# Need some resistance values for some Bosch sensors



## eurotrashrabbit (Oct 25, 2001)

I need some resistance values for an air temp sensor and coolant temp sensor here are the part #'s and year make and model they came from Thanks




























http://****************.com/smile/emgift.gif 
Coolant Temp Sensor 
357 919 501 A
97 Golf 4cyl OBD2
Air temp 
0 230 130 039 
97 Golf 4cyl OBD2


----------



## patatron (Aug 10, 2003)

*Re: Need some resistance values for some Bosch sensors (eurotrashrabbit)*

Here are the coolant sensor specs for you...


----------



## NTRabbit (Mar 28, 2001)

*Re: Need some resistance values for some Bosch sensors (patatron)*

bump. I'm sure someone has the Intake Air values. 
BTW Eurotrash, I talked to the enigne tuner at my shop about the location of your intake air temp sensor, being that it is inbetween your throttle bodies and cylinder head. He agreed with your neighbor in saying that it should be out farther; specifically, outside of your throttle plates. He said in the bell mouth would be great, but anywhere around the outside of the bell mouth is fine. You just want to know the density of air going into your engine. It doesn't matter if you are picking up a little residual heat from the intake manifold, because we are tuning it accordingly through the megasquirt. 
He believes that fluctations in manifold pressure "could" have an affect on air temp sensors, not to mention the exhaust backflow from overlap on your large cams. So it sounds like we might need to relocate it. 
-Nick


----------



## sdezego (Apr 23, 2004)

*Re: Need some resistance values for some Bosch sensors (NTRabbit)*

Doesn't Easy Therm have the values for both sensors built in


----------



## eurotrashrabbit (Oct 25, 2001)

*Re: Need some resistance values for some Bosch sensors (NTRabbit)*

Thats cool just more work, BTW I checked the values MS has for Bosch sensors are correct so yes they are built in to the easy therm program but even after downloading it the values are way off


----------



## sdezego (Apr 23, 2004)

*Re: Need some resistance values for some Bosch sensors (eurotrashrabbit)*


_Quote, originally posted by *eurotrashrabbit* »_... yes they are built in to the easy therm program but even after downloading it the values are way off









Please clarify this. I am not sure I understand what you are saying.


----------



## need_a_VR6 (May 19, 1999)

*Re: Need some resistance values for some Bosch sensors (sdezego)*

You sure you're recompiling the code and then loading it in? I've had instances where I thought I loaded the newly compiled file but managed to use the default.


----------



## eurotrashrabbit (Oct 25, 2001)

*Re: Need some resistance values for some Bosch sensors (sdezego)*

There are defaults for GM sensors , Bosch,a dn RX-7, in the file menu you can select one of those depending on sensor types and it automatically gives you the correct resistance values on the table. I double checked that easy therm files were included and then everything quit working


----------



## NTRabbit (Mar 28, 2001)

*Re: Need some resistance values for some Bosch sensors (sdezego)*


_Quote, originally posted by *sdezego* »_
Please clarify this. I am not sure I understand what you are saying.

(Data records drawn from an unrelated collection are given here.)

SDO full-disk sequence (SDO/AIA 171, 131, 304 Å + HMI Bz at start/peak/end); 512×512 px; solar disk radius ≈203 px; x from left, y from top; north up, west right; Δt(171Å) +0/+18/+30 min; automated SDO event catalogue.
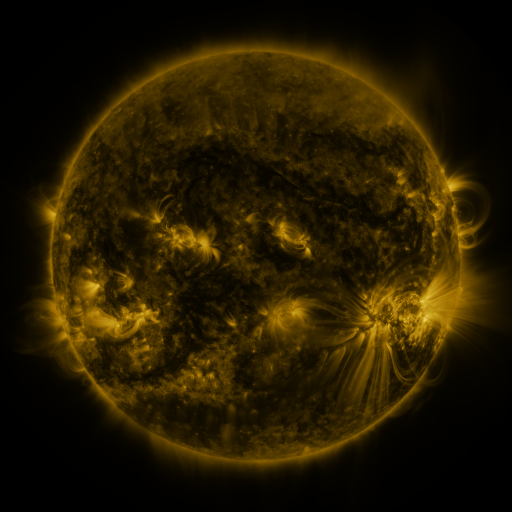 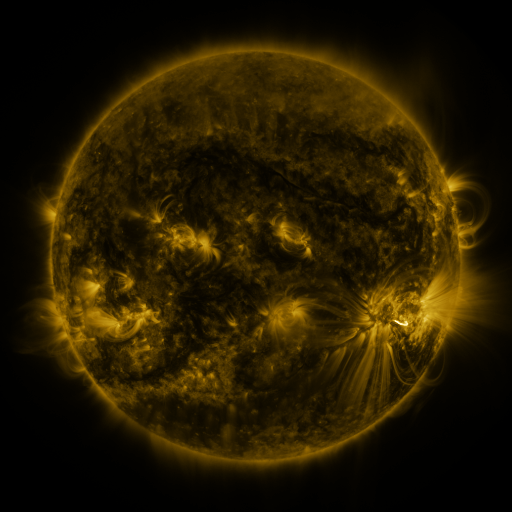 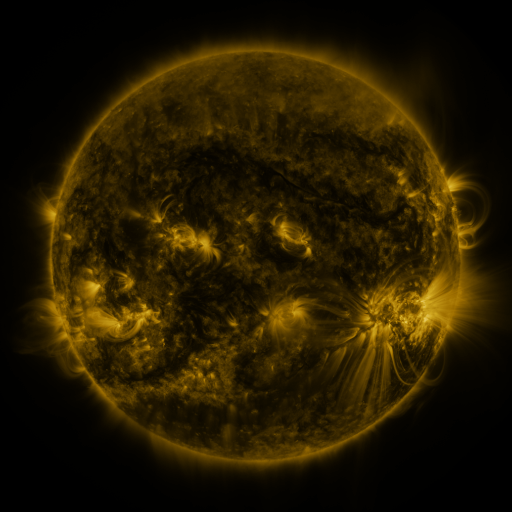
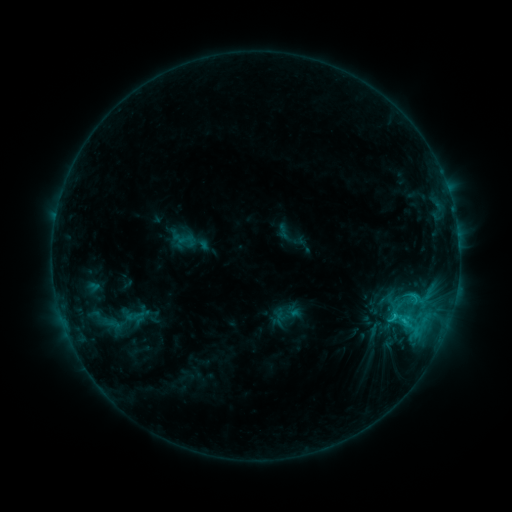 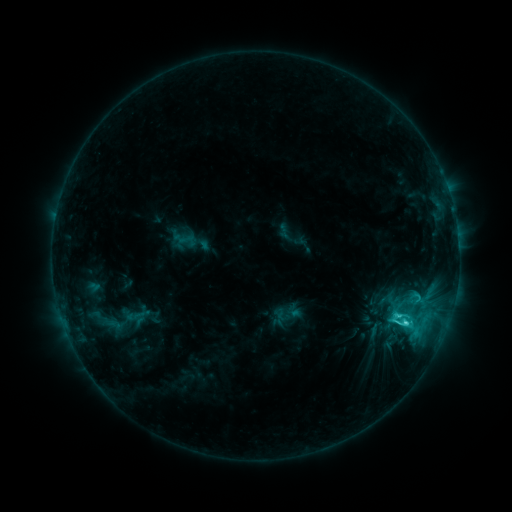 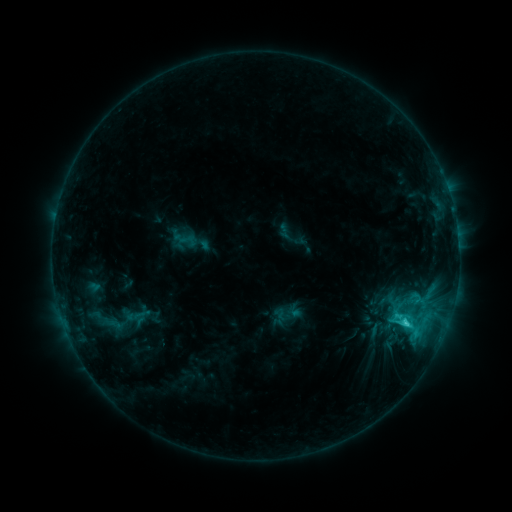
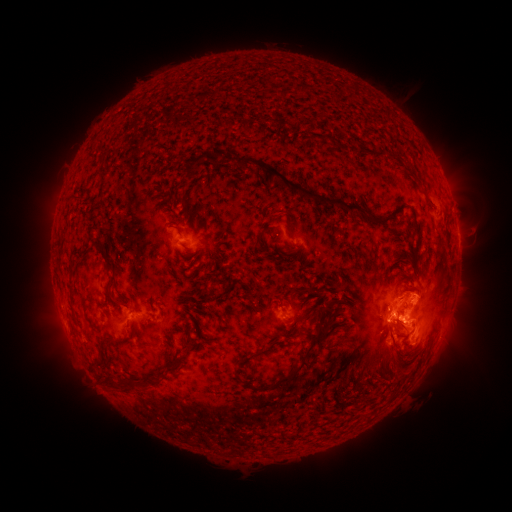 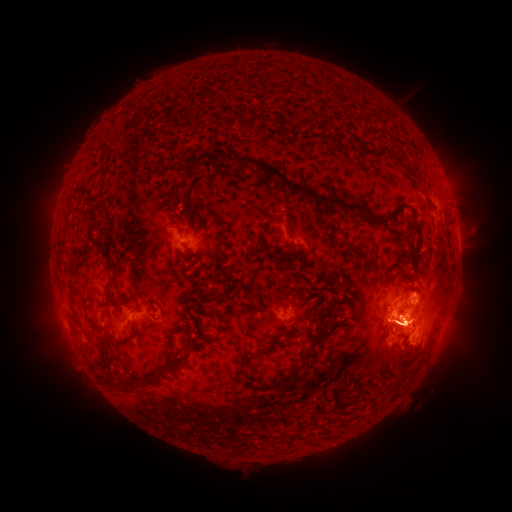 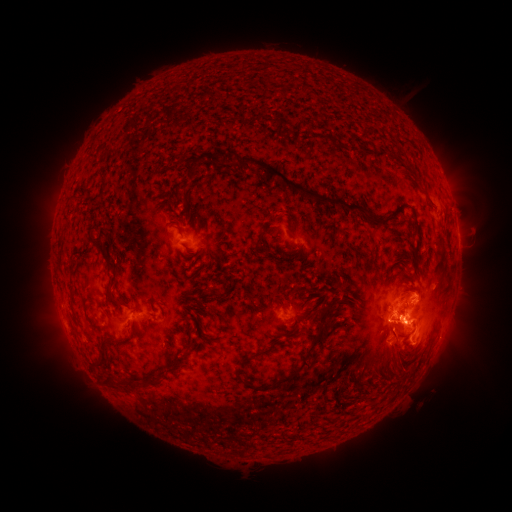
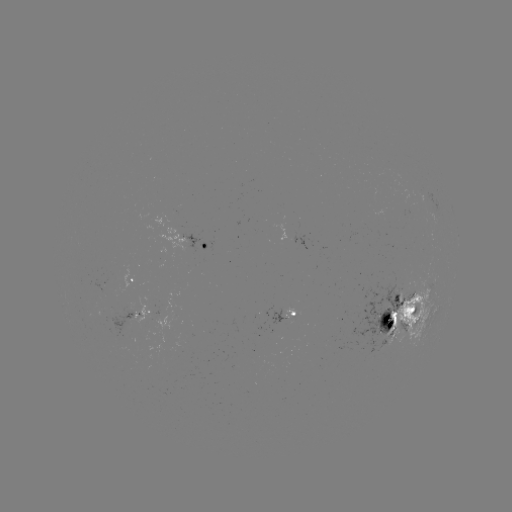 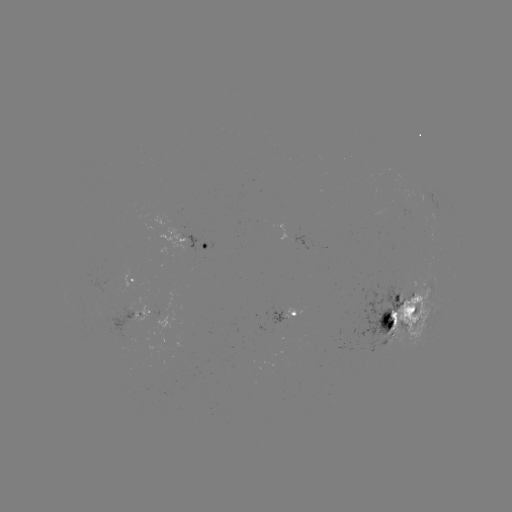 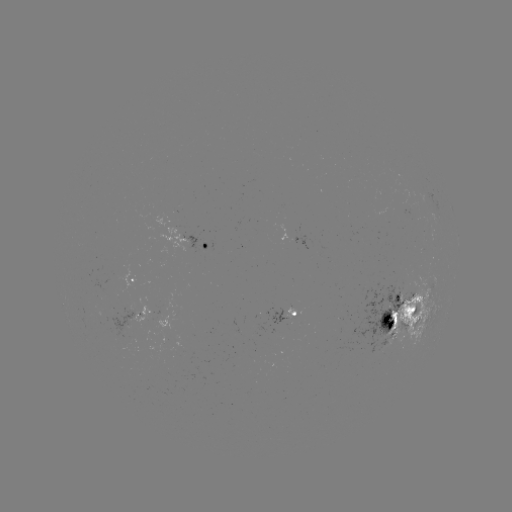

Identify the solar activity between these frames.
C4.9 flare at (406, 322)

sdezego, what he is saying is that even after using easytherm, the temp values didn't seem to be correct. They were off by about 50degF. I was at his house and the outside temp was probably about 45degF but his sensors were reading up around 90degF.


----------



## sdezego (Apr 23, 2004)

*Re: Need some resistance values for some Bosch sensors (NTRabbit)*

ok, yea. He sent me an IM to clarify. I am not sure why that is if they were properly burned to the ECU. I'll have to check mine as it is still on the bench and I have not hooked up the sensor on the bench yet to check the calib.
I thought there were many using the values in Easy therm w/o any issues??
And just a silly question, but the sensor mentioned above is a 2 in 1 (ECU and Temp Gage) and the one I plan on using so my temp gage is correct. You definitely have the ECU connected to the ECU pins correct? Because I know the 2 curves are different.
Anyway, for other reasons, I plan on mapping out the resistance curves for 4 different 4 pin Bosch sensors. Wasn't really doing it for the ECU pins, but more for the gage pins. I certainly can though to verify all Bosch ECU curves are the same.
I plan on doing this either tonight or tomorrow night as I just got my bench top Thermocouple setup.
here are the ones that I have in hand and am going to map:
- Yellow ABA 4 pin sensor (PN mentioned above)
- Blue AEB 20v 4 pin
- Green Later 20v 4 pin
- Black 2 pin G60 Sender (For the Temp Gage only) to compare to the above.
Shawn


----------



## sdezego (Apr 23, 2004)

*Re: Need some resistance values for some Bosch sensors (sdezego)*

I mapped the BOSCH sensors mentioned above (Will post data later). All of the ECU side of the sensors the same. The only slight differences that I found were for the Gauge side(s).
The ECU and IAT values matched what is shown in EasyTherm.
I just used EasyTherm to program MS with the BOSCH defaults and mine a perfect. CLT and IAT (20v IAT). I followed the directions closely though as it was a bit confusing. I can see missing a step and not getting it sent correctly.
FYI: I tested the temps before and after programming via EasyTherm, so I know the values went and are being used correctly.
Shawn


----------



## sdezego (Apr 23, 2004)

*Re: Need some resistance values for some Bosch sensors (sdezego)*

in case anyone is still interested:
Link to the Full Temp Sensor Data thread that i just created. 
http://forums.vwvortex.com/zerothread?id=2975062


----------



## Fox-N-It (Jul 23, 2003)

http://****************.com/smile/emthup.gif Good work!


----------